Now, maybe Judge Bybee is saying (albeit obliquely) that a federal court shouldn't certify unless it's convinced that the state is permitted to answer the question pursuant to its internal state procedures. You could devise comity or other plausible rationales for such a view, but my sense is that they'd come up short. Or maybe the quotation is merely a coy attempt by Judge Bybee to persuade the Arizona Supreme Court not to take up the question, by implicitly arguing that they can't. But this both seems a wrong view of what the Arizona statute says as well as impugns Judge Bybee's motives, so I'll reject that theory as well.
Which leaves the question: So what's the standard, if not state law?
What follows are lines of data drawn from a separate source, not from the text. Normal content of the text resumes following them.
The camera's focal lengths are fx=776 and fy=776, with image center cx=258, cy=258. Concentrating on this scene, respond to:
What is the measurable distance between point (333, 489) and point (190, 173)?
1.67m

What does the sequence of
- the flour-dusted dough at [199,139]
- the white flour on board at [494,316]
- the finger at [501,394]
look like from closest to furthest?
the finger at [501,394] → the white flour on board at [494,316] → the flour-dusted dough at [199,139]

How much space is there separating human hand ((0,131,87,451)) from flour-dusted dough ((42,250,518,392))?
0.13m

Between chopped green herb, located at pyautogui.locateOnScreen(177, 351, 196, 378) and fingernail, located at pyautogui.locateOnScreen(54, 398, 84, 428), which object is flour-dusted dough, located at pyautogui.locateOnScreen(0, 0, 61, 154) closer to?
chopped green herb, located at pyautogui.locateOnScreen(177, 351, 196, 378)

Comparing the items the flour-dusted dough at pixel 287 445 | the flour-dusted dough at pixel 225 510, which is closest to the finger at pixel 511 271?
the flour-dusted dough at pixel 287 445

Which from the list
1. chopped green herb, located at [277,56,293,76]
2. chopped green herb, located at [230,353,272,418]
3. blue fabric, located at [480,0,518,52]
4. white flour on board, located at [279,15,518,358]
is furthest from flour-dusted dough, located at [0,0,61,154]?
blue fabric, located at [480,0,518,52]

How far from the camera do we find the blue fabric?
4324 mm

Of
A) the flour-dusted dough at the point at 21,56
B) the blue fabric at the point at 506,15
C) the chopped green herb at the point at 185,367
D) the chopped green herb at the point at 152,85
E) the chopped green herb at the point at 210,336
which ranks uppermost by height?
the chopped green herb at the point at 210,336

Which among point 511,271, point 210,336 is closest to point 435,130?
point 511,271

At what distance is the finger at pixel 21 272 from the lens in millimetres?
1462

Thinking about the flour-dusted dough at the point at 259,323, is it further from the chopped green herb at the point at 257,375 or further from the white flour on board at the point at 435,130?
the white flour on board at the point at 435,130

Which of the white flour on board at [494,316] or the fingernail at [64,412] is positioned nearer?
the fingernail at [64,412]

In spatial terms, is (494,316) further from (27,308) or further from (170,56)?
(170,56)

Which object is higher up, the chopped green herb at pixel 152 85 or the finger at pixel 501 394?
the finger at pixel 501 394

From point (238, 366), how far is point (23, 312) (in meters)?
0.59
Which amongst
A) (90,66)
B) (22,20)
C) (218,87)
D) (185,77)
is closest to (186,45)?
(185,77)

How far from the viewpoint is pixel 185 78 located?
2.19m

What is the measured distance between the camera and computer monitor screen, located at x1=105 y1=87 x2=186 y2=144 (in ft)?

Judge Bybee doesn't answer that question, but then again, neither does the majority.
It seems to me that certification is plausible -- and permissible -- if a federal court thinks that there's an actual chance (i.e., a non-hypothetical probability) that the state supreme court will say the law is Y even though existing state precedent says X. So even if there's a one percent chance, that's fine, at least as a categorical matter. Mind you, when you assess whether you should certify, that probability gets thrown into the mix alongside a ton of other equitable considerations. How long will certification take? What's the downside to the parties or the system of delay? What's the probability of not getting an answer back? All these factor into whether you should vote to certify.
So, in the end, I think that Judge Bybee has to do a little bit more here than he does to justify his vote. It'd be one thing if he said "I think there's no chance whatsoever that the current Arizona Supreme Court will change its mind, so certification is improper." And it'd be another thing if he said "I think there's a totally low chance that the Arizona Supreme Court will change its mind, and given the harms unique to this case engendered by delay, certification is thus not worthwhile." But I'd like to see (1) which version of this argument Judge Bybee intends (perhaps both?); and (2) more support for such a conclusion. Since, at least to me, it's not there just yet.
This is not a slam at all on Judge Bybee, since the majority doesn't really answer this question either, an issue that in any event I haven't seen virtually anyone else answer either. But it is something to think about. When should a federal court certify when it has some reason to think/hope that state law will change? Particularly with the rise in certification orders in the Ninth Circuit, I'd love to see someone on the court give explication of this issue a shot.